ジョージアの古都・トビリシの旧市街の片隅。79歳を迎えた作家エレネの元へ、娘の姑で、ソヴィエト時代に政府の高官だったミランダが引っ越してくる。そこへ突然、60年前の恋人アルチルから電話がかかってきて‥‥。ジョージアの激動の時代を生きた3人の過去が明らかになっていくというストーリー。自身の母もスターリンの大粛清で流刑された経験を持つゴゴベリゼ監督が、自分の経験を投影しながら過去との和解をテーマに描いた。

公開された予告映像は、主人公の女性作家エレネがキーボードを叩くシーンから始まり、風に揺れる花瓶の花、エレネの母親が監獄で作ったという人形、中庭のあるトビリシの伝統的集合住宅などが映し出される。
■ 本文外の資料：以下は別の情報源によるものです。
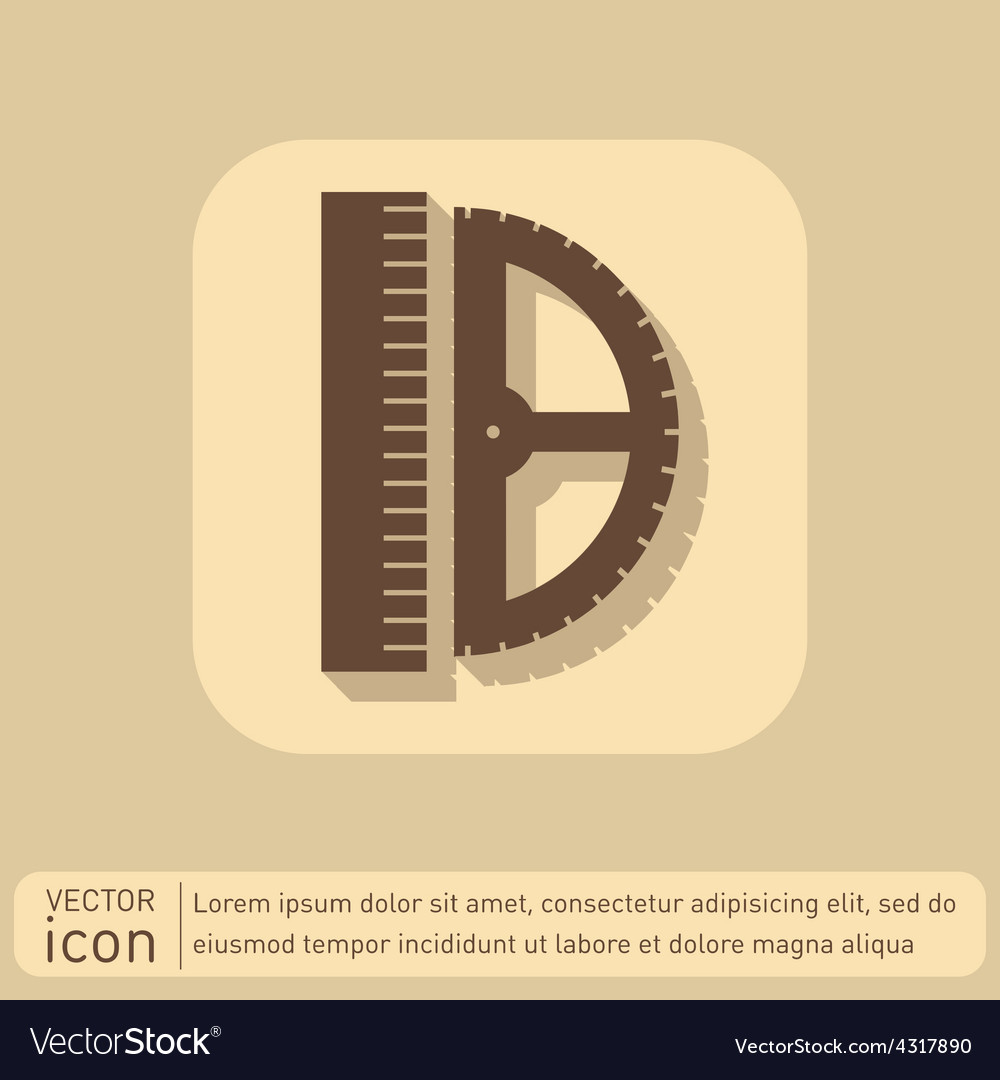 Ruler and protractor characters geometry vector | Price: 1 Credit (USD $1)
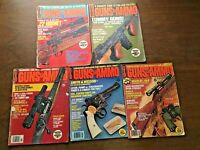 GUNS & AMMO MAGAZINE 1973 '76 '78, Lot 5, Firearms Shooting Hunting Ads Vintage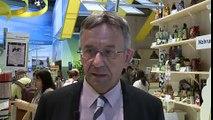 """Безопасность продуктов питания в Германии -- ведущая тема """"Зеленой недели 2014"""""""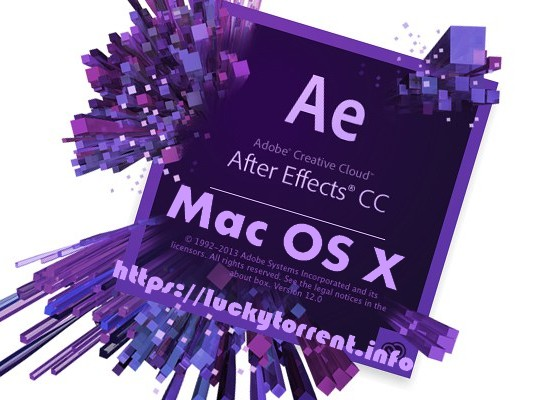 Adobe After Effects CC 2018 Mac OS X Torrent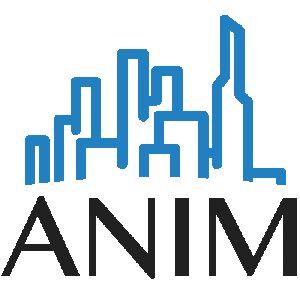 Avatar logo | SCI ANIM | Fréjus France | photographe visite virtuelle 360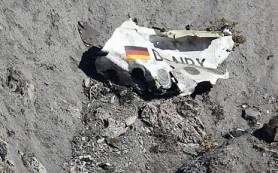 В Германии вводят новую инструкцию для пилотов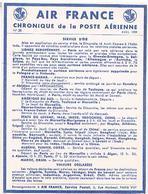 AIR FRANCE  CHRONIQUE  DE LA POSTE  AERIENNE    SERVICE D ETE  N°28  TBE  AF02 - Aérodromes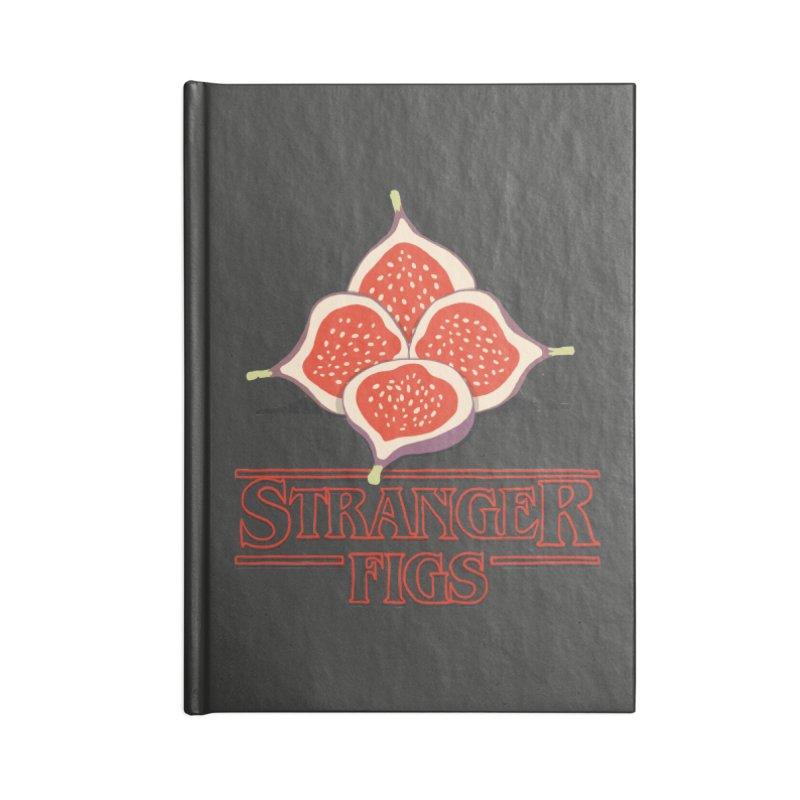 Stranger Figs Accessories Notebook by Rodrigobhz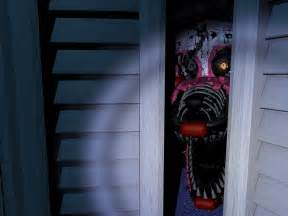 Image nightmare mangle spook gif five nights at freddy s wiki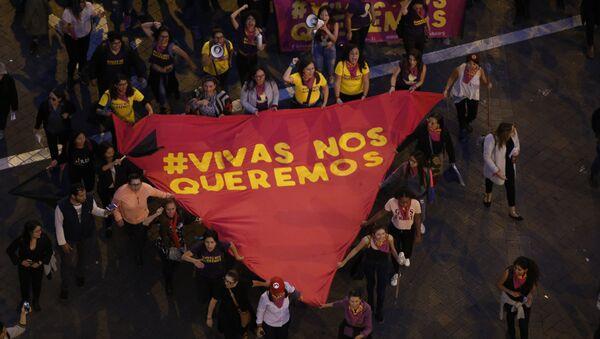 Marcha contra violencia de género en Quito - Sputnik Mundo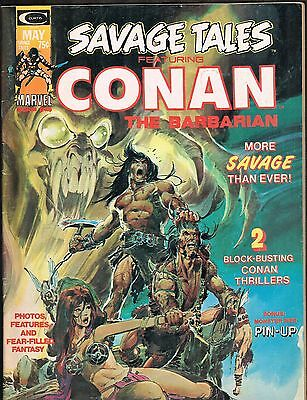 Savage Tales #4 ~~ Conan / Neal Adams ~ 1974 (4.5)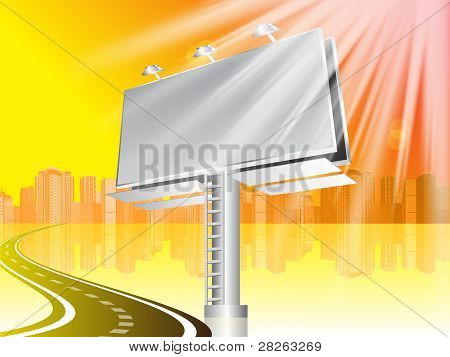 Billboard With Road And City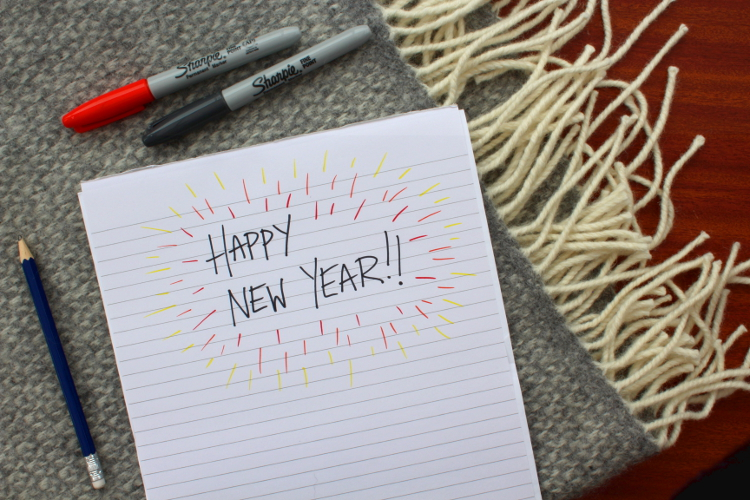 Happy New Year from The Crafty Gentleman blog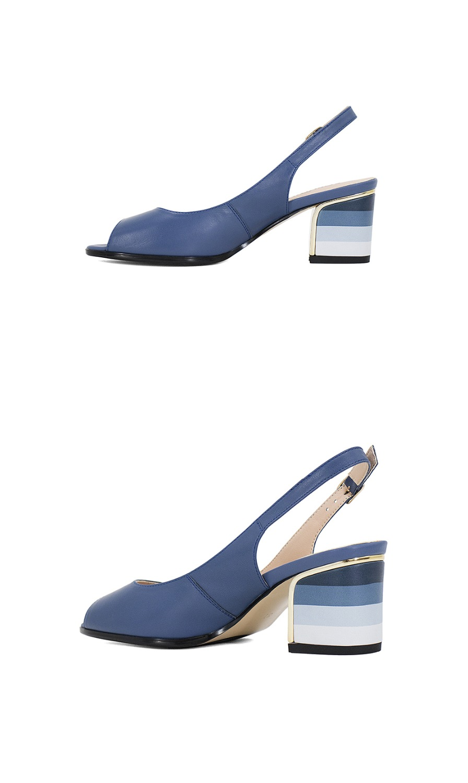 HTB1i7qFC79WBuNjSspeq6yz5VXaw SOPHITINA Sandals Handmade Genuine Leather 2019 New Sexy Lady Peep Toe Sandals Square Heel Buckle Strap Classics Shoes Woman S22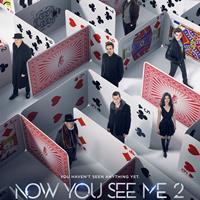Now You See Me 2 200
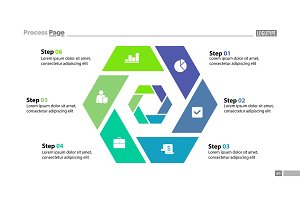 Six Steps Hexagon Slide Template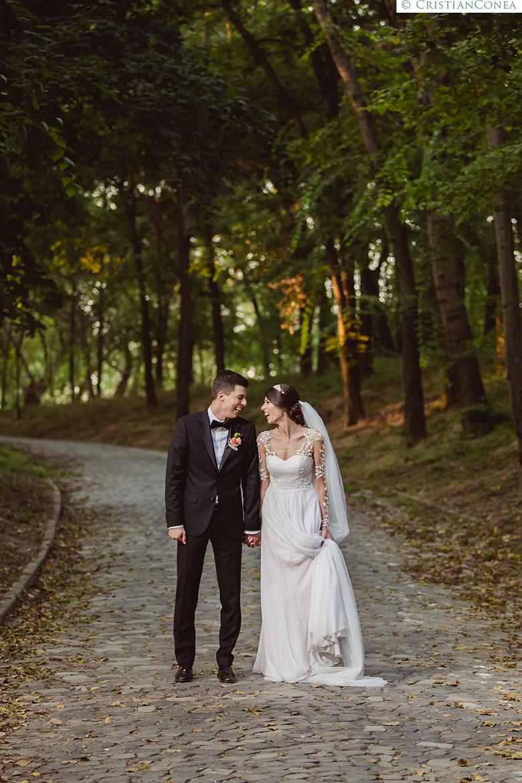 fotografii nunta craiova brasov © cristian conea (82)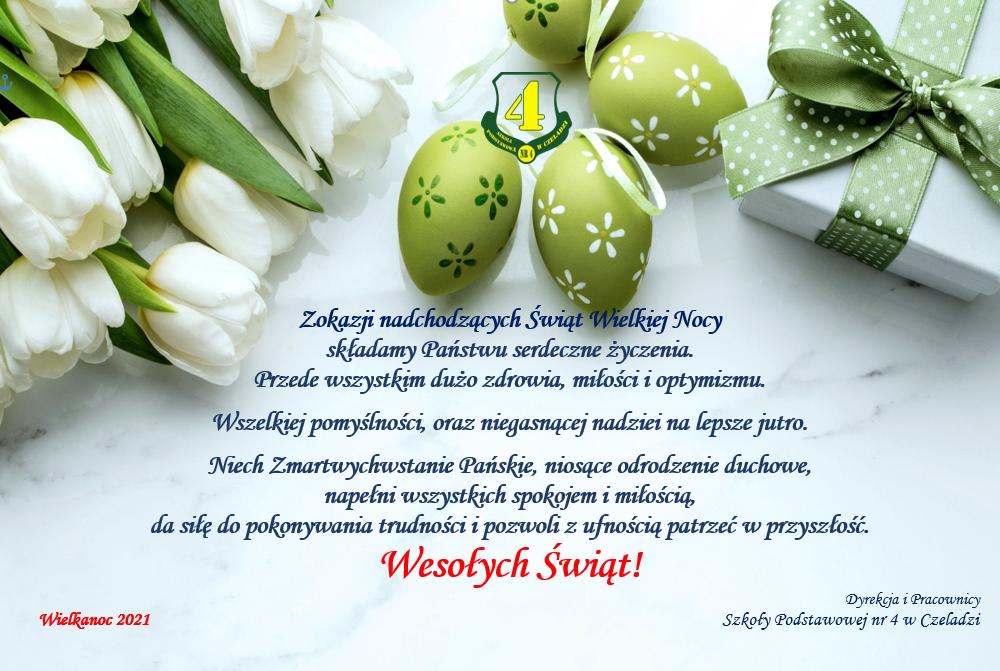 http://sp4.czeladz.pl/assets/pics/aktualnosci/2021-04/życzenia_midi.png?1617279143347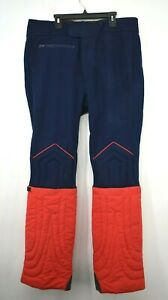 Profile Mens Show Ski Pants Vintage Zipper Buckle Flare Red & Navy Wool 38 R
タイトルの『金の糸』には、日本の「金継ぎ」から着想を得て、“未来を見るために過去を金で修復する”という意味がこめられており、“金継ぎ”を元にしたアートに重ねられた「過去に囚われても過去を壊してもいけない 金で継ぎ合わせるの」という言葉からは本作のテーマが浮かび上がる。繰り返し流れる美しい音楽は、2019年に惜しまれつつ亡くなった国際的なジョージア人作曲家ギヤ・カンチェリによるもの。主役のエレネは、『ロビンソナーダ』で知られるジョージア映画界の重鎮ナナ・ジョルジャゼ監督が演じている。あわせて場面写真も公開された。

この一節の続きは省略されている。